IGNACIO MARCO-GARDOQUI-EL CORREO

Tras varios años ya en los que la inflación había desaparecido de la lista de nuestras principales preocupaciones económicas, ha vuelto a ponerse actualidad. Los datos registrados en el mes de enero no justifican su entrada en el almacén de los problemas reales de la actualidad, pero sí han empezado a afectar a las expectativas y eso no es bueno.

Llevábamos años de estabilidad gracias a la acumulación de varias circunstancias. La primera, sin duda alguna, la tan denostada (por algunos) globalización. Hoy en día todo el mundo compite contra todo el mundo, lo que presiona a los precios e impide su alza. Siempre hay alguien en algún lugar que ofrece lo mismo, un poco más barato. Luego está la deflación provocada por los avances tecnológicos e Internet al laminar los márgenes de la actividad de muchos fabricantes y, sobre todo, de distribuidores de mercancías y de proveedores de servicios. Piense en los Amazon, los AliExpress, en las agencias de viaje o en las inmobiliarias.

La situación era tan desconocida que nos preocupaba más la ausencia de inflación que su eventual crecimiento. Ni los bancos centrales conseguían reanimarla y cumplir sus modestos objetivos de precios con inyecciones oceánicas de dinero.

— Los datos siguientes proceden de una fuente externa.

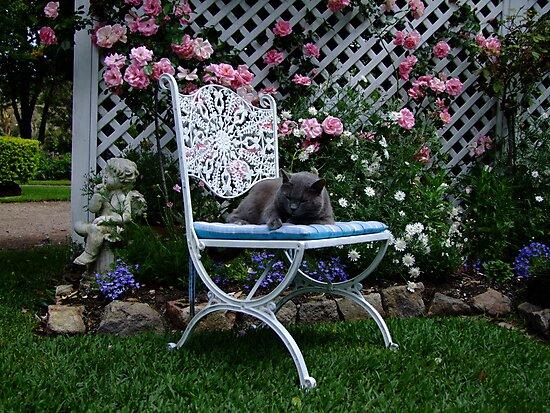 Quiet Please, Sleepy Kitty by Gabrielle  Lees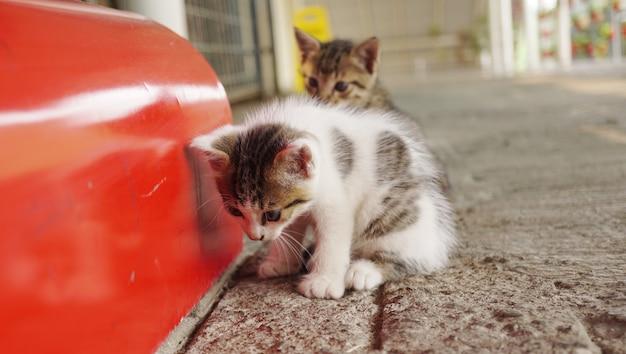 Due gattini molto carini nell'atrio della stazione dei treni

Pero ahora han sonado las alarmas. Las subidas de algunas materias primas, (y entre ellas el petróleo), las ventas de deuda en EE UU, con ligeros descensos de los precios de los bonos y subidas de los tipos de interés, y la recuperación de los precios industriales en varios países (en España, por ejemplo, un 3,4% en enero) han devuelto a la inflación a las primeras páginas de la actualidad.

De momento es más una cuestión de expectativas que la constatación de un problema real -los precios en la UE y en EE UU suben, pero continúan más cerca del 1% que del deseado 2% en todos los países-, pero ahí tenemos, en cualquier caso, un nuevo tema de debate.

Más que el hoy, preocupa el mañana. La esperada recuperación de la demanda que se producirá, sí o sí, en cuanto la generalización de las vacunas termine con las limitaciones a la movilidad y las ingentes cantidades de dinero inyectadas al sistema por los bancos centrales europeos y la Reserva Federal norteamericana para luchar contra los efectos de la pandemia, tienen suficiente potencial para provocar un aumento sustancial de los precios, lo que presionaría con fuerza sobre los tipos de interés.

¿Nos conviene que suba la inflación o es mejor que permanezca congelada? Para responder a esta pregunta no hay más remedio que utilizar el comodín del gallego y contestar «depende». Porque depende de varios factores. No es lo mismo una inflación que tenga su origen en el alza de materias primas -eso a nosotros no nos conviene nada por carecer de ellas-, que una provocada por una reanimación de la demanda, que tal y como están las cosas de paradas sería poco menos que milagrosa, máxime si recordamos el enorme tamaño de la capacidad productiva infrautilizada.

Y como en economía no hay nada inocuo, depende también del punto de vista del observador. Si es usted un ahorrador tradicional de renta fija, un aumento de la inflación le erosionaría su patrimonio, pero abriría la posibilidad de obtener mejores rentabilidades al subir los tipos de interés. Si por el contrario es un empresario endeudado, debería temer un encarecimiento de sus inversiones. Y no digamos nada si es usted responsable de una administración pública.

¿Se imagina lo que sucedería si tuviésemos que pagar el servicio de nuestros 1,3 billones de deuda a precios superiores? Imagine por un momento que Europa nos impone una senda de consolidación fiscal y que, encima, nos salga más cara. ¿De dónde sacaríamos los recursos, qué gastos recortaríamos y qué ajustes realizaríamos?

Como ve, un lío. Así que le aconsejo que no se presente a las elecciones que elijan al gobierno que se enfrente a la tarea.